Jean-Luc Schwab – Buchenwald foi um campo de concentração, mas não um campo de extermínio. Havia um crematório para se livrar das pessoas que normalmente morriam de desnutrição, de maus tratos ou que eram executadas... Mas não havia câmara de gás. A presença judia em Buchenwald aconteceu em três fases:

• Da "abertura", em 1937, a 1942: judeus eram gradualmente enviados a Buchenwald, sendo centenas deles depois de novembro de 1938. Muitos foram chantageados a deixar seus bens para os nazistas em troca de uma possibilidade de deixar a Alemanha vivos, pelo menos antes da guerra começar. Depois disso, não havia possibilidade de serem libertados do campo.

• De 1942 a 1944: quando a "solução final para a questão judia" foi implementada, no começo de 1942, havia ao menos 800 judeus em Buchenwald (praticamente 100% do número total de presidiários à época). Na primavera, metade deles foi enviada para os centros de eutanásia ou para Auschwitz, para ser exterminados. Himmler (Heinrich Luitpold Himmler, comandante militar nazista) queria campos de concentração "livres de judeus" em solo alemão. Quando Rudolf chegou a Buchenwald (8 de agosto de 1942), havia apenas 300 judeus no campo de concentração e esse número não aumentou como as outras categorias de prisioneiros, a maioria poloneses, russos e pisioneiros políticos de outros países conquistados pela Alemanha.
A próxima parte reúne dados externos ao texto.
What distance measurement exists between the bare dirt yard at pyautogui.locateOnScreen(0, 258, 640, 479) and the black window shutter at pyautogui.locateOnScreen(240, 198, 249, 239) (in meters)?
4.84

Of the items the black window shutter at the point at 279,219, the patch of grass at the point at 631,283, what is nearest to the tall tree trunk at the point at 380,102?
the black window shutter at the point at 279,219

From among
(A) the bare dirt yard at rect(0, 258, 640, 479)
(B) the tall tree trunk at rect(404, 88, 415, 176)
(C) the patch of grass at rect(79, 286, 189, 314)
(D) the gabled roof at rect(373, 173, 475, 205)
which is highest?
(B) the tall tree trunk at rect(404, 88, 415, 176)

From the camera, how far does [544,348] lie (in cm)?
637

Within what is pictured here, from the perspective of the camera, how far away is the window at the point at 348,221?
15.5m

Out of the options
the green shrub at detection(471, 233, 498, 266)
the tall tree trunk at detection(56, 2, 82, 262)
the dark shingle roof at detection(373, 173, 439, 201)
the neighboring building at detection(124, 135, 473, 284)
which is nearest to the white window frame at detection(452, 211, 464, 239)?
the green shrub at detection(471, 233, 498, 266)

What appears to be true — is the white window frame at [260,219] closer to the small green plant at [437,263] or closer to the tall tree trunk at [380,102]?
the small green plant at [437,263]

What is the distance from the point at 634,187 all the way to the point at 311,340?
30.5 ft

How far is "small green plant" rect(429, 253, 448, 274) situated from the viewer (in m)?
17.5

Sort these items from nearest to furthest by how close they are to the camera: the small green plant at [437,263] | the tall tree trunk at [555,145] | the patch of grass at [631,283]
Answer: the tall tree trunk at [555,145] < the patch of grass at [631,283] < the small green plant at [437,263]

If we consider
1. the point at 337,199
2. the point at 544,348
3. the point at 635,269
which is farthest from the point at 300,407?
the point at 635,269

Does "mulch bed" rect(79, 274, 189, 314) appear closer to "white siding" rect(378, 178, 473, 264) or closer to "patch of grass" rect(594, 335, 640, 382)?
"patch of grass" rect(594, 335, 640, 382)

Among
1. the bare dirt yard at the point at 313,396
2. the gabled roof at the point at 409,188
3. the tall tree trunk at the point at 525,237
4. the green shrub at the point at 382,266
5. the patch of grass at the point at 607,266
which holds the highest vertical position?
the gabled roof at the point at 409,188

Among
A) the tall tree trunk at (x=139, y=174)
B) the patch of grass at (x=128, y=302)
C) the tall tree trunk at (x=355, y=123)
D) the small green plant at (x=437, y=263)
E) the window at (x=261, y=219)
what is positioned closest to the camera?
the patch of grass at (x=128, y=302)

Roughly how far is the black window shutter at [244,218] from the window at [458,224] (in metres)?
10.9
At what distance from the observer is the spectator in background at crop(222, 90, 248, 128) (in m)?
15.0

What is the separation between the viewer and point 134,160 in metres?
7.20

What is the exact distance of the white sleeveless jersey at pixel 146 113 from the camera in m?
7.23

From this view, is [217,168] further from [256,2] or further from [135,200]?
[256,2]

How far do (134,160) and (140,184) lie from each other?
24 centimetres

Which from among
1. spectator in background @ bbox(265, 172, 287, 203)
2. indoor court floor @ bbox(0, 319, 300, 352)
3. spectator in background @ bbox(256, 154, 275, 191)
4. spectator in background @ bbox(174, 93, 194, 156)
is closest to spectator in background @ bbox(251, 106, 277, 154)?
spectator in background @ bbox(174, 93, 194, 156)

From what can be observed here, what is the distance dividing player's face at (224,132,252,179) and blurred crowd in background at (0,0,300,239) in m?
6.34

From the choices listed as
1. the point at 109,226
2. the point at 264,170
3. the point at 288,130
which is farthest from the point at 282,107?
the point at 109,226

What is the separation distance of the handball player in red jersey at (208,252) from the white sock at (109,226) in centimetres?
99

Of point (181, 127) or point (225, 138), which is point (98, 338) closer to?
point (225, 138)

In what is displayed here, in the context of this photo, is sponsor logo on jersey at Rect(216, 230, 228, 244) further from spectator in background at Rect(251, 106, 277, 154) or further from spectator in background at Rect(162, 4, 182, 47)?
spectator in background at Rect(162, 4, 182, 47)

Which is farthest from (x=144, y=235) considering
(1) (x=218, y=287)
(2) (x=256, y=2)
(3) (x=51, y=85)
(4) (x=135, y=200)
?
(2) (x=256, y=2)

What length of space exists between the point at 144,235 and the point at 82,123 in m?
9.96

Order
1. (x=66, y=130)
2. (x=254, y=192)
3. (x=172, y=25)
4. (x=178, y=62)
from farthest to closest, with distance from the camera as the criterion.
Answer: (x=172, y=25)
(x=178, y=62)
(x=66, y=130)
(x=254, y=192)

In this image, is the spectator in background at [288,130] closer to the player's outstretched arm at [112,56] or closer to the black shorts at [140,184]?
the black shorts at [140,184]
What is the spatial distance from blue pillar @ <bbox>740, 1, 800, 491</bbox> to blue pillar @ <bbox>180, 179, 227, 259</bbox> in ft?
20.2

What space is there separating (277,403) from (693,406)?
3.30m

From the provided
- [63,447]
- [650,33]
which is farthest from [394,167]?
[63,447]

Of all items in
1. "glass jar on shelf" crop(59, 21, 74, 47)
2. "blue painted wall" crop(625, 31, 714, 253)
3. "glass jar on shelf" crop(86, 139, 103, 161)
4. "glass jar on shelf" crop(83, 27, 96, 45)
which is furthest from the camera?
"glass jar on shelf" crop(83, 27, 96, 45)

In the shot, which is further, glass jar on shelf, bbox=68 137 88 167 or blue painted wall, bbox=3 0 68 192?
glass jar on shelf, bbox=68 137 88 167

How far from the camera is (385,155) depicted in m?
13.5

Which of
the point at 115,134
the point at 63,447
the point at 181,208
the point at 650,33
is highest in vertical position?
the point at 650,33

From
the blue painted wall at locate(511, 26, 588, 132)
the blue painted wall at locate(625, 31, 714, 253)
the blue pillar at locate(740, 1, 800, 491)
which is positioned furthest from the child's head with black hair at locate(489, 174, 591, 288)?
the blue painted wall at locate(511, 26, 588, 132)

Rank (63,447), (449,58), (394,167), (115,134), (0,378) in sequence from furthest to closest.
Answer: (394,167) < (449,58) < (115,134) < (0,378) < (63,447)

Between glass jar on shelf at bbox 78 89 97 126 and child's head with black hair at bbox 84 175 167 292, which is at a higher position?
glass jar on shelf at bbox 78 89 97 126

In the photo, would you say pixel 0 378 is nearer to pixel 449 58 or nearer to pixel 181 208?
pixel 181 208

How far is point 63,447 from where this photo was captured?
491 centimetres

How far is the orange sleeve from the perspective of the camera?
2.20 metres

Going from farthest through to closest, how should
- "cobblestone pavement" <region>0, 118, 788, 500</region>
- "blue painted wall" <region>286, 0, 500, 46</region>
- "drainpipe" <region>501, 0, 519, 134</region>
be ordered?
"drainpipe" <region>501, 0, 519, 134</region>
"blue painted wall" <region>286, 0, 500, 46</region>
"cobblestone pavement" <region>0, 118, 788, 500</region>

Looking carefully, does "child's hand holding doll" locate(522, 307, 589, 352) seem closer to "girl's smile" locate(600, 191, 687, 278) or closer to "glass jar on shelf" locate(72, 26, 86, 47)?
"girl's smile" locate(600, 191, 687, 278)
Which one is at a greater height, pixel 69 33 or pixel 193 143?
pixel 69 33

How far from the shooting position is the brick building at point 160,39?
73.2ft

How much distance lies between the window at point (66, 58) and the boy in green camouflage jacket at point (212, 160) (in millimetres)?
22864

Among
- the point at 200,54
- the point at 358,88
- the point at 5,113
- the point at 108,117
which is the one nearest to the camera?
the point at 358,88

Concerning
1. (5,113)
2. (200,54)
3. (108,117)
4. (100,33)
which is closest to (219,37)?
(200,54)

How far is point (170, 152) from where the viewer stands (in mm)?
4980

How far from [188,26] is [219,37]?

• Na segunda metade de 1944, o número de judeus enviados a Buchenwald e seus campos satélites aumentou dramaticamente com a chegada dos judeus húngaros dos guetos de Budapeste e, no fim do ano, com os judeus evacuados de campos de extermínio, como Auschwitz. Um pouco antes dos nazistas começarem a esvaziar e evacuar Buchenwald em abril de 1945, o número total de prisioneiros era quase 50 mil. Depois da evacuação e da liberação do campo, havia 21 mil prisioneiros. Destes, 4 mil era judeus, cerca de 20% do total.
Resumindo, Buchenwald não pode ser considerado um campo de concentração de maioria judia, como eram os campos de extermínio de Auschwitz, Treblinka, Chelmno etc.

ÉPOCA – O que você esperava de sua vida quando estava preso?
Brazda – Eu não fazia ideia do que aconteceria comigo. Até então, eu havia entendido que os homossexuais não eram bem-vindos na Alemanha nazista, mas eu não fazia ideia de como eu iria terminar no campo de concentração... Uma vez lá, vivíamos na crença de que, se Hitler ganhasse a guerra, seríamos mandados para a África, em colônias penitenciárias em territórios anexados da França e da Inglaterra!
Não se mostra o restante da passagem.